La regla 50/30/20 se ha popularizado porque es simple de recordar, pero simple no significa que se aplique igual a todo el mundo. Aquí tienes cómo usarla de verdad, y cuándo ignorarla.
Los tres bloques, explicados sin rodeos
- 50% necesidades: alquiler o hipoteca, suministros, comida básica, transporte para ir a trabajar, seguros obligatorios, pagos mínimos de deuda.
- 30% deseos: restaurantes, suscripciones de ocio, ropa que no es estrictamente necesaria, viajes, hobbies.
- 20% ahorro y deuda extra: fondo de emergencia, inversión, pagos adicionales por encima del mínimo en deudas.
El problema con las ciudades caras
En ciudades como Madrid o Barcelona, el alquiler solo puede comerse ya un 35-45% del sueldo neto de una persona con ingresos medios, antes de sumar el resto de necesidades. Aplicar el 50/30/20 de forma literal en ese contexto es prácticamente imposible sin recortar de donde no se puede. La solución no es abandonar la regla, sino adaptar los porcentajes: quizás tu realidad es más un 65/15/20 o incluso un 70/10/20 durante una temporada.
Un ejemplo con cifras reales
Con un ingreso neto de 1.600 €/mes: el 50/30/20 clásico daría 800 € necesidades, 480 € deseos, 320 € ahorro. Si tu alquiler más suministros ya suman 750 €, y añades 150 € de comida y transporte, tus necesidades reales son 900 €, no 800 €. Ese desajuste de 100 € tiene que salir de algún sitio: normalmente del bloque de deseos, no del de ahorro, si quieres mantener el hábito de apartar dinero cada mes.

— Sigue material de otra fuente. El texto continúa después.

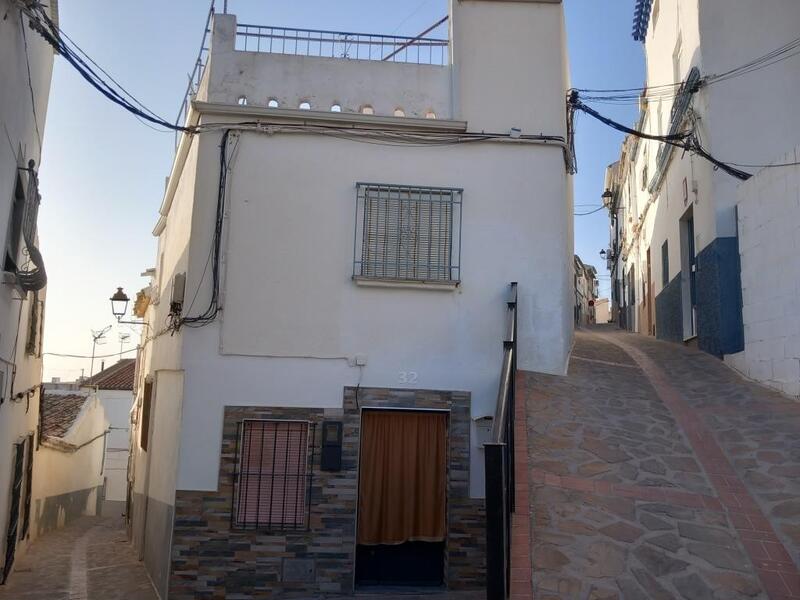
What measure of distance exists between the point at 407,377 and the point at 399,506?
4.77 feet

Por qué el 20% de ahorro es la parte que no deberías tocar
De los tres bloques, el de ahorro es el que marca la diferencia a largo plazo. Recortar en ocio duele, pero recortar en ahorro compromete tu futuro. Si tienes que elegir qué bloque sacrificar cuando el mes aprieta, que sea siempre el de deseos, nunca el de ahorro — aunque eso signifique bajarlo del 20% ideal al 10% durante una temporada difícil, en vez de a cero.
Cómo usarla sin obsesionarte con el porcentaje exacto
La regla 50/30/20 funciona mejor como brújula que como ley matemática estricta. Lo importante no es que tu mes cierre exactamente en esos porcentajes, sino que tengas claro en qué bloque cae cada gasto y que el bloque de ahorro nunca llegue a cero de forma sistemática, mes tras mes.